Important steps if you think you’re getting sick, and free Virtual Visits

“Please use the telemedicine line,” Edwards said, referring to the phone number for CoxHealth’s Virtual Visits, which allow you to talk to a health care professional through a phone, computer or mobile device.  That number is 417-269-TMED (8633).  

Here's a link to CoxHealth Virtual Visits and here's the link to virtual visits through MyMercy.

CoxHealth is offering free virtual visits to people with symptoms of COVID-19, which include a fever, cough, and shortness of breath. Those patients should use the code COVID when beginning a virtual visit with CoxHealth at the link above.

“We have free testing that we're doing jointly in Springfield and Greene County,” he said, noting that Taney County is about to provide that service, too.

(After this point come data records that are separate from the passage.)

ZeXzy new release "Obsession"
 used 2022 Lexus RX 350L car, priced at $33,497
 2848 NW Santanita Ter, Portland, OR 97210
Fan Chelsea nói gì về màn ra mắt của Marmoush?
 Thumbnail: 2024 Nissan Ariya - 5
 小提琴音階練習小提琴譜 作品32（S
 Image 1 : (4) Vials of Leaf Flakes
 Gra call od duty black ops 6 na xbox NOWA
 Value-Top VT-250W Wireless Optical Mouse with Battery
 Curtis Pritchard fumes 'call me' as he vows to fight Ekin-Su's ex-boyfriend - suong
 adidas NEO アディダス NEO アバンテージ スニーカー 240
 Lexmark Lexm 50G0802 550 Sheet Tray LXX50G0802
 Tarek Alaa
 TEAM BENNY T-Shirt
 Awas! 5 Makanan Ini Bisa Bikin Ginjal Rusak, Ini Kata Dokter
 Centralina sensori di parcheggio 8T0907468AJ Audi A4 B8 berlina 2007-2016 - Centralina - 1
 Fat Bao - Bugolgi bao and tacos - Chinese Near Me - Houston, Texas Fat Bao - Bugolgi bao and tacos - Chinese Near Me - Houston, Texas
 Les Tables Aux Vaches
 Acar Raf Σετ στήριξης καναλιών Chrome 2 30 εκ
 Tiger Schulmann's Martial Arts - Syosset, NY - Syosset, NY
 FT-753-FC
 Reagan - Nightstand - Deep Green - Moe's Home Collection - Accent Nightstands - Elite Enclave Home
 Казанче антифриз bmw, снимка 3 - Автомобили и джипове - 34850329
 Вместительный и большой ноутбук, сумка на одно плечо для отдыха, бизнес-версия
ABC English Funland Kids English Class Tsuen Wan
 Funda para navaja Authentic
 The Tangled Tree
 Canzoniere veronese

“And also know there'll be a point in our community, just like the flu, when we know it's endemic.  And [when we reach that point], there's really not a need to test anymore. And at that point, we need you to stay home 14 days, don't infect people, don't come the hospital, don't go to your doctor unless you're really sick. And if you feel like you're really sick, please call your doctor,” Edwards said.

“If your doctor is not available, do telemedicine. And then if you feel like you've gotta go to the E.R., please call first. And we're probably going to treat people outside the E.R. to keep patients who are suspicious of symptoms from interacting in the E.R. until we've really identified them,” Edwards said.